Example Implementation

import torch
from torch.utils.data import Dataset, DataLoader

class GPTDatasetV1(Dataset):
   def __init__(self, txt, tokenizer, max_length, stride):
      self.input_ids = []
      self.target_ids = []
      token_ids = tokenizer.encode(txt)    
      for i in range(0, len(token_ids) - max_length, stride):     
         input_chunk = token_ids[i:i + max_length]
         target_chunk = token_ids[i + 1: i + max_length + 1]
         self.input_ids.append(torch.tensor(input_chunk))
         self.target_ids.append(torch.tensor(target_chunk))

   def __len__(self):    
      return len(self.input_ids)

   def __getitem__(self, idx):         
      return self.input_ids[idx], self.target_ids[idx]
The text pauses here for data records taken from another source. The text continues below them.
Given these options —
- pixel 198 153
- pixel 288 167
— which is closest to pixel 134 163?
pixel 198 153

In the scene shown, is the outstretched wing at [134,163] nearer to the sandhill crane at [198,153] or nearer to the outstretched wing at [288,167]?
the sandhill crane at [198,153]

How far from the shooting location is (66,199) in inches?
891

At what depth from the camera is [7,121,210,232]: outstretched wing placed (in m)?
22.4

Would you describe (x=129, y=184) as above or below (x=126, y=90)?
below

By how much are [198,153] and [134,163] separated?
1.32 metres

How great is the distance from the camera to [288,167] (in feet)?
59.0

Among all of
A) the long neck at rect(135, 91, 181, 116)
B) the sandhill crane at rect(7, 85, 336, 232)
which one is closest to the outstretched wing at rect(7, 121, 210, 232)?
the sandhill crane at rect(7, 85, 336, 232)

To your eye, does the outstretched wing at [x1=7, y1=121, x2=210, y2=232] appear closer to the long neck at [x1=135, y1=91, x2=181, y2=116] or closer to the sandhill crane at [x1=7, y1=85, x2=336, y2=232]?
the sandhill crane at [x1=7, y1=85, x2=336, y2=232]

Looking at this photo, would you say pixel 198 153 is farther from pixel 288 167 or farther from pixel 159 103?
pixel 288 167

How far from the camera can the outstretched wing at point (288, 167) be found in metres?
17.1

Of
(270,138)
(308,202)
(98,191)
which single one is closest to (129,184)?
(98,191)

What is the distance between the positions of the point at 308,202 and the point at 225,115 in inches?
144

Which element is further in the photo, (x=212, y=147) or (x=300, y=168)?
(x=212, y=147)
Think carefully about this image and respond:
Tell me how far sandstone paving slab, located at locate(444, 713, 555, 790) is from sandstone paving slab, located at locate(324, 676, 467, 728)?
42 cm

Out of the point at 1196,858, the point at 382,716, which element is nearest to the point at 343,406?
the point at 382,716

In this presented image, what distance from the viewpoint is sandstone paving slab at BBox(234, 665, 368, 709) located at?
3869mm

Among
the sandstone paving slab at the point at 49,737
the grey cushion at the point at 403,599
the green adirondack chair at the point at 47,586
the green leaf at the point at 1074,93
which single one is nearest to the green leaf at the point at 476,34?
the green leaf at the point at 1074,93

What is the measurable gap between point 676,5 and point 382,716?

2.7 Creating Token Embeddings

Token Embeddings map token IDs to high-dimensional dense vectors optimized during training.
Each token has a unique vector representation that encodes semantic and syntactic information, essential for deep learning tasks.

2.8 Encoding Word Positions

Positional encoding integrates sequential information into embeddings, enabling models to understand the order of tokens.
We can use two broad categories of position- aware embeddings: relative positional embeddings and absolute positional embeddings.
Methods like sinusoidal encodings are commonly used, ensuring unique positional information for each token.

Summary

Chapter 2 provides an in-depth exploration of preparing text data for training large language models. From tokenization and vocabulary creation to embedding generation and positional encoding, this chapter equips readers with the foundational tools for processing text data. By meticulously structuring text input, these methods enable LLMs to learn complex linguistic relationships, paving the way for effective training and generalization.